State Police investigate alleged missing Youngsville police evidence

Youngsville Mayor Wilson Viator has asked State Police to investigate allegations of missing and mishandled evidence at the city’s Police Department.

State Police spokesman Trooper Brooks David confirmed Tuesday that investigators are reviewing the allegations, but he had few details.

“They just started looking into it,” David said.

Viator said he decided to contact State Police following a June City Council meeting during which former Youngsville officers Christopher Navarre and Leonard Verni alleged problems in the way the department handles evidence.

“I don’t understand why evidence is walking off from the evidence room,” Verni told council members, according to minutes from the June 12 meeting. “I’m not going to go to prison for anyone, and that is what’s going to happen.”
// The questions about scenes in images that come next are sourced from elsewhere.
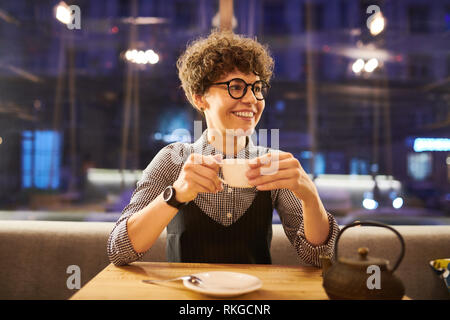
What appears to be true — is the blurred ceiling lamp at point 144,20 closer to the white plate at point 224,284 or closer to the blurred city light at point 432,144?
the white plate at point 224,284

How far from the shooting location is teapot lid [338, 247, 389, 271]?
797 millimetres

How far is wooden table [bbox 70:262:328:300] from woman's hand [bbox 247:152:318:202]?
0.88ft

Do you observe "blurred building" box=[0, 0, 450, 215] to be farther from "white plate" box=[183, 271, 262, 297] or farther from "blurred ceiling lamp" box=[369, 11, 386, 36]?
"white plate" box=[183, 271, 262, 297]

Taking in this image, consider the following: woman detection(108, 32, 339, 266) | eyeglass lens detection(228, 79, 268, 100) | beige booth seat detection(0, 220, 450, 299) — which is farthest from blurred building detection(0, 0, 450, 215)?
eyeglass lens detection(228, 79, 268, 100)

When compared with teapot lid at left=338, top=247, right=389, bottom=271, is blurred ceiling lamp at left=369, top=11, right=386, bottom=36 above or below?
above

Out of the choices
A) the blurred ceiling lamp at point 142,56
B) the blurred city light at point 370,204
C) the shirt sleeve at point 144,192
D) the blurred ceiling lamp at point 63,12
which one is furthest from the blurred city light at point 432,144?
the blurred ceiling lamp at point 63,12

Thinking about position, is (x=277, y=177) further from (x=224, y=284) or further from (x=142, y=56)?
(x=142, y=56)

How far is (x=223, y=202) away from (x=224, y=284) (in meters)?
0.55

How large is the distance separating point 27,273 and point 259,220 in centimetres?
139

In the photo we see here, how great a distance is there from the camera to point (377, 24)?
12.0ft

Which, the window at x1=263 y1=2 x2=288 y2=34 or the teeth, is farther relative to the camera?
the window at x1=263 y1=2 x2=288 y2=34

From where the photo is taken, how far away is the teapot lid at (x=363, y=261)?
0.80 metres

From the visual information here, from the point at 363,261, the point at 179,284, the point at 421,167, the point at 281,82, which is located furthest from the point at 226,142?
the point at 421,167
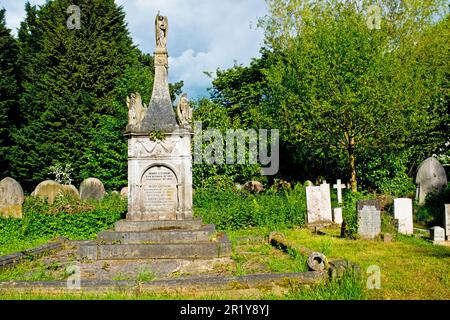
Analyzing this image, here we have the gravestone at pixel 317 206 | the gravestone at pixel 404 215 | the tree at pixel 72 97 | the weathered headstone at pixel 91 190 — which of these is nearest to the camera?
the gravestone at pixel 404 215

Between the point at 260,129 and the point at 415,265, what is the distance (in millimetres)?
16242

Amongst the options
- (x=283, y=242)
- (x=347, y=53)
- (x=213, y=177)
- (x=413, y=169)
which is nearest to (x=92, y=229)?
(x=283, y=242)

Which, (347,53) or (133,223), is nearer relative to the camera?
(133,223)

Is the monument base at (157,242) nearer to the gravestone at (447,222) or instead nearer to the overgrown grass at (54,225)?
the overgrown grass at (54,225)

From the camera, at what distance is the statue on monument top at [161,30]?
1117 cm

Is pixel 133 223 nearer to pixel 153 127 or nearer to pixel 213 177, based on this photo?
pixel 153 127

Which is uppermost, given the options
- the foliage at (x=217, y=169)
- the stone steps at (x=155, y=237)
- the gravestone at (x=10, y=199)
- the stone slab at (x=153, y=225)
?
the foliage at (x=217, y=169)

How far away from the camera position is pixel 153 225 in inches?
391

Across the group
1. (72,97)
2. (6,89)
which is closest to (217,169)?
(72,97)


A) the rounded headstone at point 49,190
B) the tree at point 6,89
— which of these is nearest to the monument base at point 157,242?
the rounded headstone at point 49,190

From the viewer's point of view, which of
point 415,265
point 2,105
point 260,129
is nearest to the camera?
point 415,265

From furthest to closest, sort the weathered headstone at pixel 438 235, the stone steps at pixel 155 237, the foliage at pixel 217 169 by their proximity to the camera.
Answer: the foliage at pixel 217 169, the weathered headstone at pixel 438 235, the stone steps at pixel 155 237

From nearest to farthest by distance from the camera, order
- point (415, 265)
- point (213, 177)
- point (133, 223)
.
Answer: point (415, 265), point (133, 223), point (213, 177)

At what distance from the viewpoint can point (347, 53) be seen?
17.1m
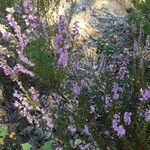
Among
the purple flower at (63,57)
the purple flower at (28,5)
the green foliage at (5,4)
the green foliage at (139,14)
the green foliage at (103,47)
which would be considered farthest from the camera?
the green foliage at (139,14)

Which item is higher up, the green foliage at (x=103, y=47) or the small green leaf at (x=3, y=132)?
the green foliage at (x=103, y=47)

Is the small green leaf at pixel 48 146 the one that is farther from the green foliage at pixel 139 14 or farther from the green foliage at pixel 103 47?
the green foliage at pixel 139 14

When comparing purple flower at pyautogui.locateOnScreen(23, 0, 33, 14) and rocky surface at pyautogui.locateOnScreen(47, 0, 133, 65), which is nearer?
purple flower at pyautogui.locateOnScreen(23, 0, 33, 14)

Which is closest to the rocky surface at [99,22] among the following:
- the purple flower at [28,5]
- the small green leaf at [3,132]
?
the purple flower at [28,5]

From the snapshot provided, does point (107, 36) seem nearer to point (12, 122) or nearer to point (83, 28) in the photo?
point (83, 28)

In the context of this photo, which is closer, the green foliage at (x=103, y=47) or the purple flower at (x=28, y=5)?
the purple flower at (x=28, y=5)

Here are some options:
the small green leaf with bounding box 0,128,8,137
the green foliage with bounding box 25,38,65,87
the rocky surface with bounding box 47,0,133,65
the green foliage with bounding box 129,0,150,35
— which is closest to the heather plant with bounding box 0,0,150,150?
the green foliage with bounding box 25,38,65,87

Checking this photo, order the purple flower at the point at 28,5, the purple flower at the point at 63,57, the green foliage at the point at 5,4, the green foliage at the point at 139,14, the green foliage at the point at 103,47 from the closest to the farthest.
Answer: the purple flower at the point at 63,57, the purple flower at the point at 28,5, the green foliage at the point at 5,4, the green foliage at the point at 103,47, the green foliage at the point at 139,14

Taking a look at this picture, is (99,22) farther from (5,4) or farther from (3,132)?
(3,132)

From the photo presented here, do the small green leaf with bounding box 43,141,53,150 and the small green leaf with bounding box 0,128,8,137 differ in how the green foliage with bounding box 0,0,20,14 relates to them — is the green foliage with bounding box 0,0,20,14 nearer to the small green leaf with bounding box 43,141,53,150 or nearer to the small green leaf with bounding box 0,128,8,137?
the small green leaf with bounding box 0,128,8,137
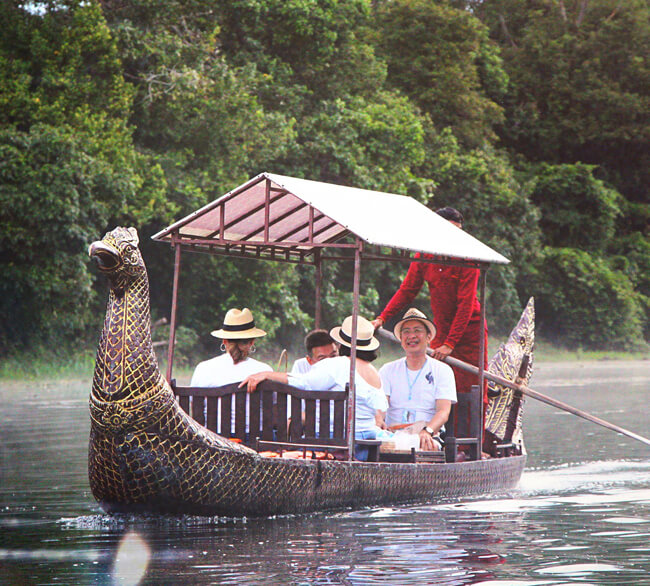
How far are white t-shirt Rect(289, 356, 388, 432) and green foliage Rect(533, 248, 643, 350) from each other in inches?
1185

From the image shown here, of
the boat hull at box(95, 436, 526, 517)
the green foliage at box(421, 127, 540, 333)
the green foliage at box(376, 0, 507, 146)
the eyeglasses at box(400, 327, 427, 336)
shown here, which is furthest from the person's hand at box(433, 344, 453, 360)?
the green foliage at box(376, 0, 507, 146)

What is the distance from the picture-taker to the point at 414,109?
3291 centimetres

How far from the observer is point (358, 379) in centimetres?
875

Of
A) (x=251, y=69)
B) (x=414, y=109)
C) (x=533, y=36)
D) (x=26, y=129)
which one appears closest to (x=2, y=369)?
(x=26, y=129)

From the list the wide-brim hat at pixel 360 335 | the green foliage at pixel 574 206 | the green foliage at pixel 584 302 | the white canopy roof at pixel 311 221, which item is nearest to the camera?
the white canopy roof at pixel 311 221

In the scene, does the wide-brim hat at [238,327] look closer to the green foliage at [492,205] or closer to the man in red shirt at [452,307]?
the man in red shirt at [452,307]

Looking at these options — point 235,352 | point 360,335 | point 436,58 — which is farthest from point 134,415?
point 436,58

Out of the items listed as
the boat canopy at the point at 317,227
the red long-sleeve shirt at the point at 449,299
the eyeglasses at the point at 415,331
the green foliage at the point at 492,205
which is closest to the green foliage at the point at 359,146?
the green foliage at the point at 492,205

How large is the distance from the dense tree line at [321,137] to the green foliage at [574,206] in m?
0.07

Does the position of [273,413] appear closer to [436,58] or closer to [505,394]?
[505,394]

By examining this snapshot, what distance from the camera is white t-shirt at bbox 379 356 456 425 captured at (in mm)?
9477

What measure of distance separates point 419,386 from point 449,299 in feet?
3.87

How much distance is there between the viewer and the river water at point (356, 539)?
660 cm

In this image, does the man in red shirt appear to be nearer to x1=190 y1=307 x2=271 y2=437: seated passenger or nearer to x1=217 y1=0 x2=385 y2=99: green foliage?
x1=190 y1=307 x2=271 y2=437: seated passenger
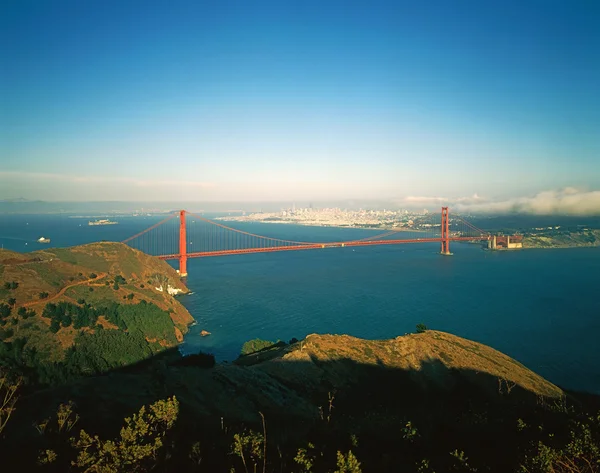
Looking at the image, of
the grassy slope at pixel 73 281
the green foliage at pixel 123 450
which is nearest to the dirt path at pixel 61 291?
the grassy slope at pixel 73 281

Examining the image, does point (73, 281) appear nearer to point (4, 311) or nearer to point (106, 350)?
point (4, 311)

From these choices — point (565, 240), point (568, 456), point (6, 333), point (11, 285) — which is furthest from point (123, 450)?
point (565, 240)

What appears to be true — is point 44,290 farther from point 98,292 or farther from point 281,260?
point 281,260

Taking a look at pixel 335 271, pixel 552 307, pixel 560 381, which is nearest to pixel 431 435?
pixel 560 381

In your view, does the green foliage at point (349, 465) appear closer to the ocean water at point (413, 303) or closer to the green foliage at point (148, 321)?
the ocean water at point (413, 303)

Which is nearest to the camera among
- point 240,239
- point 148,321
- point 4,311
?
point 4,311

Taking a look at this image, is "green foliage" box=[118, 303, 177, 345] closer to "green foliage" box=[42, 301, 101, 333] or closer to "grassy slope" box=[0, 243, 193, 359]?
"grassy slope" box=[0, 243, 193, 359]
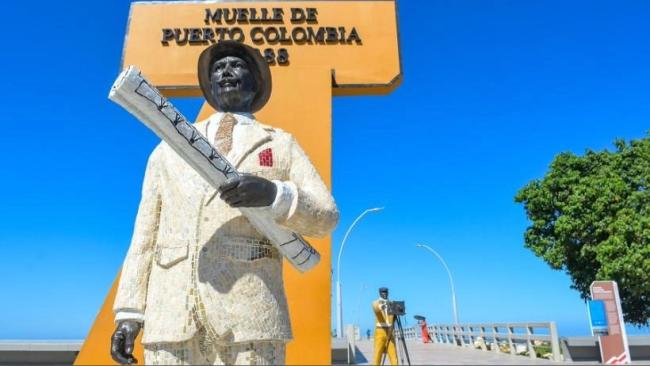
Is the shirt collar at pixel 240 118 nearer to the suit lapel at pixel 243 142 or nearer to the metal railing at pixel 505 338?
the suit lapel at pixel 243 142

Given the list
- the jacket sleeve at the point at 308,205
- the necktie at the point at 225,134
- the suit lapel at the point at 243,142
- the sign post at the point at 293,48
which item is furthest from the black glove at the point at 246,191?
the sign post at the point at 293,48

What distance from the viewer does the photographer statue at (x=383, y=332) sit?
325 inches

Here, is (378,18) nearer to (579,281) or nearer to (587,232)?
→ (587,232)

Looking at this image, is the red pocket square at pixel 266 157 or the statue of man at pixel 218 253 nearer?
the statue of man at pixel 218 253

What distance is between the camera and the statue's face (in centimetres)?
246

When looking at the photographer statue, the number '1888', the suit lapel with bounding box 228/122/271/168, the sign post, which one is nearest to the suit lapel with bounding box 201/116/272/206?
the suit lapel with bounding box 228/122/271/168

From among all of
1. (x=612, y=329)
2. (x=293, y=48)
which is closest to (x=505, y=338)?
(x=612, y=329)

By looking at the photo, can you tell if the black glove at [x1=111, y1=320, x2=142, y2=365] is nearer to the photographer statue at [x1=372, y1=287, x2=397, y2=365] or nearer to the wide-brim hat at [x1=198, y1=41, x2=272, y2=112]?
the wide-brim hat at [x1=198, y1=41, x2=272, y2=112]

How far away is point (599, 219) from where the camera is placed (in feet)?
44.0

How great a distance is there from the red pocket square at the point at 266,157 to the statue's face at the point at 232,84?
0.35m

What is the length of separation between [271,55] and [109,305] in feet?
10.4

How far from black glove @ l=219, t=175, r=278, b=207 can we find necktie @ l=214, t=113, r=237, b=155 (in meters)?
0.42

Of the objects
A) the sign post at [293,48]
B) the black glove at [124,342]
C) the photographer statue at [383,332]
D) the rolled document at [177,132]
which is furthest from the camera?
the photographer statue at [383,332]

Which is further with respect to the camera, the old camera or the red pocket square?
the old camera
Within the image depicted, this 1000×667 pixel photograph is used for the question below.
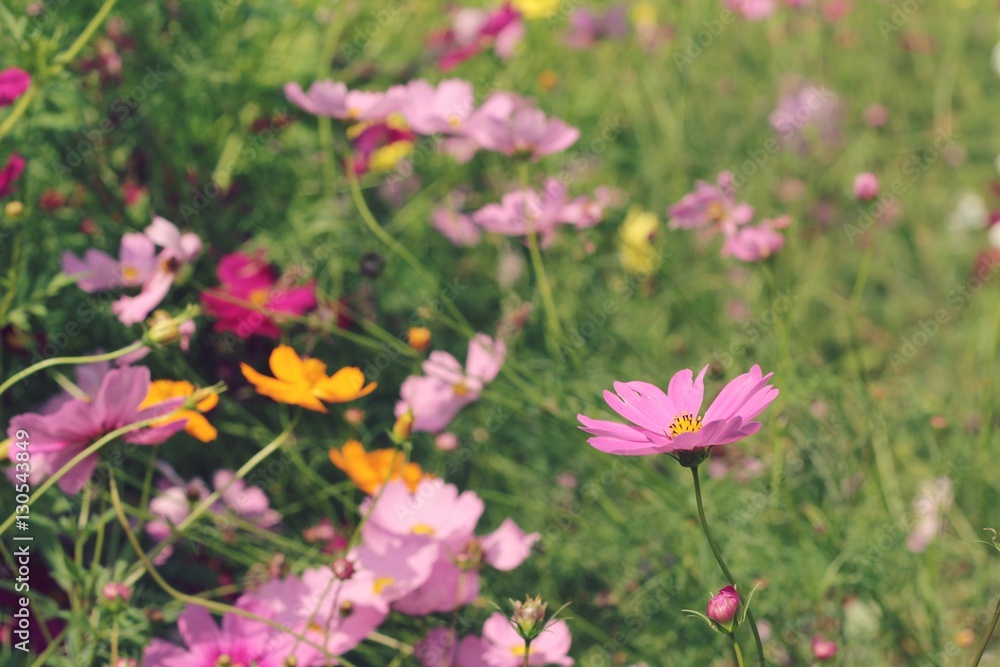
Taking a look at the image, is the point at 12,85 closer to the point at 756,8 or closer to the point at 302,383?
the point at 302,383

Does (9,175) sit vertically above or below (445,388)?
above

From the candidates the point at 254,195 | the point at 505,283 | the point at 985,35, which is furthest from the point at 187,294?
the point at 985,35

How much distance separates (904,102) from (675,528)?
1.46 meters

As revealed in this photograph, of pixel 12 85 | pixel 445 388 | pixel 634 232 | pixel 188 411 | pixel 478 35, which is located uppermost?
pixel 12 85

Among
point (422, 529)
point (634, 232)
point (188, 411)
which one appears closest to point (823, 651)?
point (422, 529)

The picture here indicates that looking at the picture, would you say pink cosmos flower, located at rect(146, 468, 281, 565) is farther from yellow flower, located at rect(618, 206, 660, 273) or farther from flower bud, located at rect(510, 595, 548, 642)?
yellow flower, located at rect(618, 206, 660, 273)

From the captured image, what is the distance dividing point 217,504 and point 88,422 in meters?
0.31

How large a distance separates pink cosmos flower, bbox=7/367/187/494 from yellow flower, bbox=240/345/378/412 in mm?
78

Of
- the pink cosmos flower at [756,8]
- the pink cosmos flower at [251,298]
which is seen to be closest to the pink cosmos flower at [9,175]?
the pink cosmos flower at [251,298]

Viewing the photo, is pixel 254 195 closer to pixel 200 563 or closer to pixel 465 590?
pixel 200 563

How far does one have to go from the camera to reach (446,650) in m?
0.87

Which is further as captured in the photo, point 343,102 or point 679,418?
point 343,102

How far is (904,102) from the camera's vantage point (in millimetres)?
2096

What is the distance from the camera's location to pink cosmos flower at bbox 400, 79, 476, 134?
42.2 inches
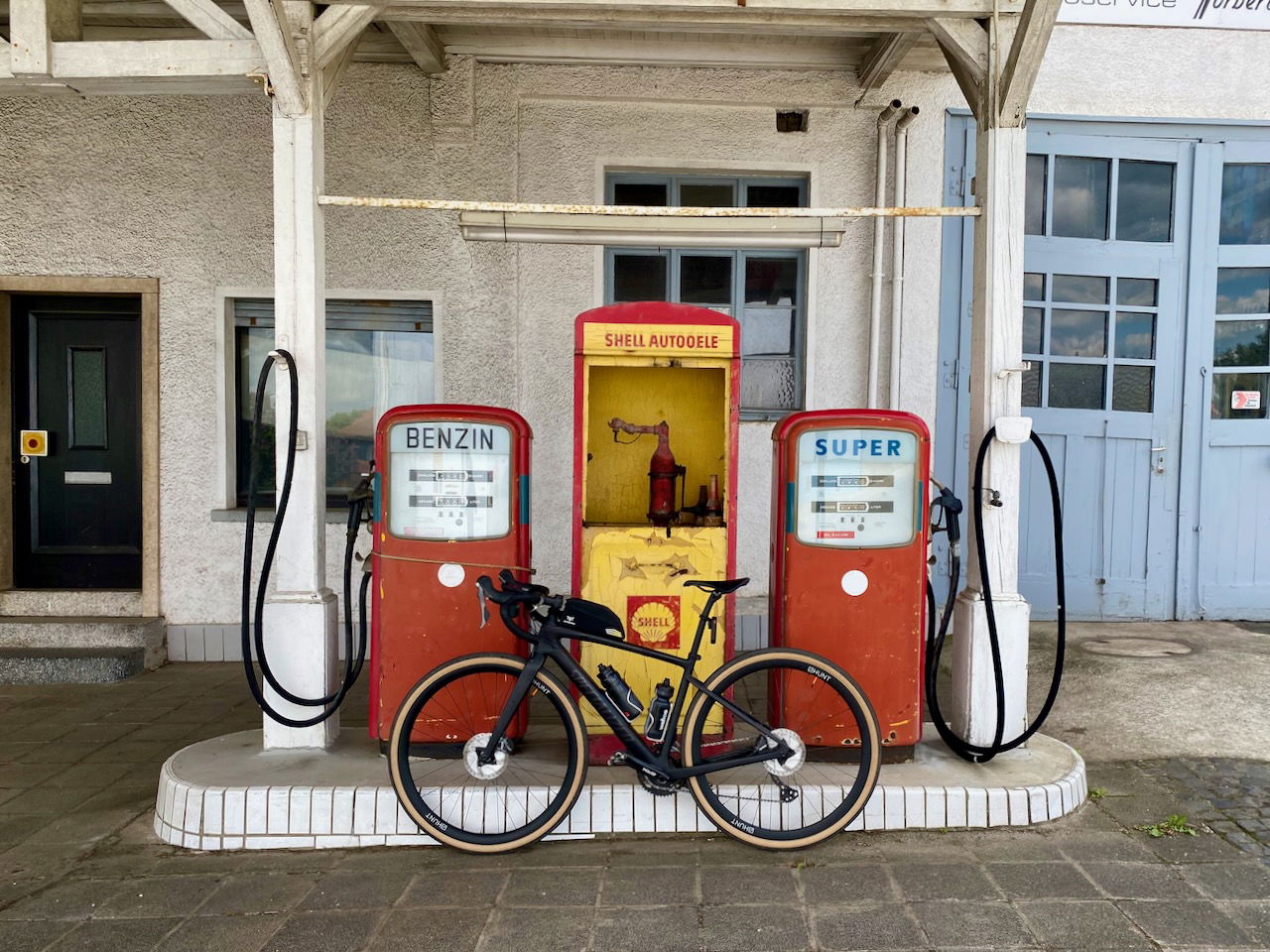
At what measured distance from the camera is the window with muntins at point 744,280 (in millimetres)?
5852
Navarre left the department before the June 12 meeting, and Viator said Verni was fired within a few days after he spoke up about issues at the department.

Youngsville Police Chief Earl Menard did not return two messages left at the department Tuesday.

Viator and Menard have been at odds in recent years, but the mayor said his request for State Police to review evidence handling at the department was driven purely by concern about whether the city is following proper procedures.

“I don’t want anybody saying Wilson did this because of politics,” Viator said. “I did this to cover my butt.”

Viator said he met with City Attorney George Knox after the June 12 meeting, and they decided to send State Police a letter informing the agency about the allegations, as well as a transcript of the council meeting.

“I was very concerned about it when I heard about it,” Viator said.

There were no specifics offered at the council meeting on missing or mishandled evidence, and Viator said he was familiar with the allegations only in a general sense.

Navarre and Verni could not be reached for comment Tuesday.

Their comments at the council meeting also delved into internal strife at the department.

“In the law enforcement community, people are scared of this place because they know how that office is run,” Navarre said, according to the minutes.

Viator, who has limited oversight of Menard because the chief is elected, said the city’s Police Department has had a chronic issue with staying fully staffed.

“He goes through police officers like a knife goes through butter,” Viator said.

Despite those issues, Viator said he hopes State Police investigators don’t find anything amiss in the department’s evidence room.

“That puts a black eye on everybody when that happens,” the mayor said.